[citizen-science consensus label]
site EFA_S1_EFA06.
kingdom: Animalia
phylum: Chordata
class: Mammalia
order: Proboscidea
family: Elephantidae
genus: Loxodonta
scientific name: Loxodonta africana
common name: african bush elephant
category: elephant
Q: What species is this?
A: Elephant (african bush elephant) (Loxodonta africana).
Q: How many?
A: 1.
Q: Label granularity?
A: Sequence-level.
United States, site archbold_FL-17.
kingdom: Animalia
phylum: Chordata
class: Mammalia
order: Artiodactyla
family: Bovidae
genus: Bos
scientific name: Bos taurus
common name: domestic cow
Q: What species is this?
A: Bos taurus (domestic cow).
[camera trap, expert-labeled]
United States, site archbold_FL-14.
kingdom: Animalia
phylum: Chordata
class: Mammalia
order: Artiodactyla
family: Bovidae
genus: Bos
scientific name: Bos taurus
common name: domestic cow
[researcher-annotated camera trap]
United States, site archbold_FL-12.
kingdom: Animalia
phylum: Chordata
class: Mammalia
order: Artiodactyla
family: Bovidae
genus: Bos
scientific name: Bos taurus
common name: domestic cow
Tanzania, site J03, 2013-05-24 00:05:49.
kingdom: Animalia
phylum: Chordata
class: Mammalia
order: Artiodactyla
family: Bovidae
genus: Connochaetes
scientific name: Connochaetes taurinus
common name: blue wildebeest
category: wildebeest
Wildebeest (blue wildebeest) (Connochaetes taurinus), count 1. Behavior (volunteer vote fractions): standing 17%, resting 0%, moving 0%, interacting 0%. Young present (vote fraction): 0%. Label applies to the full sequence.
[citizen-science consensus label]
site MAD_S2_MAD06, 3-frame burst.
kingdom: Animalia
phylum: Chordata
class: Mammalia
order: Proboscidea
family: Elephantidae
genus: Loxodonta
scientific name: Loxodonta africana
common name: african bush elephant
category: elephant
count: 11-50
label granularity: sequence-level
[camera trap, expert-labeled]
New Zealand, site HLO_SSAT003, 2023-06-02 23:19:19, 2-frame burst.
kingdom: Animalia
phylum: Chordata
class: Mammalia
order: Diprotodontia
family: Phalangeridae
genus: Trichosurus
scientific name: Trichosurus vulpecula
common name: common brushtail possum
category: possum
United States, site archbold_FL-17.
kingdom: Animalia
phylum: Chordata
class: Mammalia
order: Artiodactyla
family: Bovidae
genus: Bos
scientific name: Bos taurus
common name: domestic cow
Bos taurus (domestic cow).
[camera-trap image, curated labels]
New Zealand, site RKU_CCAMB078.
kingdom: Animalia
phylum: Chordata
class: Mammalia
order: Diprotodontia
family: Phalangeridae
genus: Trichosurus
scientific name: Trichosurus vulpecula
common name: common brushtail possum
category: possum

:::::

■ **TASK DIRECTIONS**:
Each entry in the listing is to be output exactly as given.

■ **ANSWER TO THIS TASK**:
[citizen-science consensus label]
site EFA_S1_EFA06.
kingdom: Animalia
phylum: Chordata
class: Mammalia
order: Proboscidea
family: Elephantidae
genus: Loxodonta
scientific name: Loxodonta africana
common name: african bush elephant
category: elephant
Q: What species is this?
A: Elephant (african bush elephant) (Loxodonta africana).
Q: How many?
A: 1.
Q: Label granularity?
A: Sequence-level.
United States, site archbold_FL-17.
kingdom: Animalia
phylum: Chordata
class: Mammalia
order: Artiodactyla
family: Bovidae
genus: Bos
scientific name: Bos taurus
common name: domestic cow
Q: What species is this?
A: Bos taurus (domestic cow).
[camera trap, expert-labeled]
United States, site archbold_FL-14.
kingdom: Animalia
phylum: Chordata
class: Mammalia
order: Artiodactyla
family: Bovidae
genus: Bos
scientific name: Bos taurus
common name: domestic cow
[researcher-annotated camera trap]
United States, site archbold_FL-12.
kingdom: Animalia
phylum: Chordata
class: Mammalia
order: Artiodactyla
family: Bovidae
genus: Bos
scientific name: Bos taurus
common name: domestic cow
Tanzania, site J03, 2013-05-24 00:05:49.
kingdom: Animalia
phylum: Chordata
class: Mammalia
order: Artiodactyla
family: Bovidae
genus: Connochaetes
scientific name: Connochaetes taurinus
common name: blue wildebeest
category: wildebeest
Wildebeest (blue wildebeest) (Connochaetes taurinus), count 1. Behavior (volunteer vote fractions): standing 17%, resting 0%, moving 0%, interacting 0%. Young present (vote fraction): 0%. Label applies to the full sequence.
[citizen-science consensus label]
site MAD_S2_MAD06, 3-frame burst.
kingdom: Animalia
phylum: Chordata
class: Mammalia
order: Proboscidea
family: Elephantidae
genus: Loxodonta
scientific name: Loxodonta africana
common name: african bush elephant
category: elephant
count: 11-50
label granularity: sequence-level
[camera trap, expert-labeled]
New Zealand, site HLO_SSAT003, 2023-06-02 23:19:19, 2-frame burst.
kingdom: Animalia
phylum: Chordata
class: Mammalia
order: Diprotodontia
family: Phalangeridae
genus: Trichosurus
scientific name: Trichosurus vulpecula
common name: common brushtail possum
category: possum
United States, site archbold_FL-17.
kingdom: Animalia
phylum: Chordata
class: Mammalia
order: Artiodactyla
family: Bovidae
genus: Bos
scientific name: Bos taurus
common name: domestic cow
Bos taurus (domestic cow).
[camera-trap image, curated labels]
New Zealand, site RKU_CCAMB078.
kingdom: Animalia
phylum: Chordata
class: Mammalia
order: Diprotodontia
family: Phalangeridae
genus: Trichosurus
scientific name: Trichosurus vulpecula
common name: common brushtail possum
category: possum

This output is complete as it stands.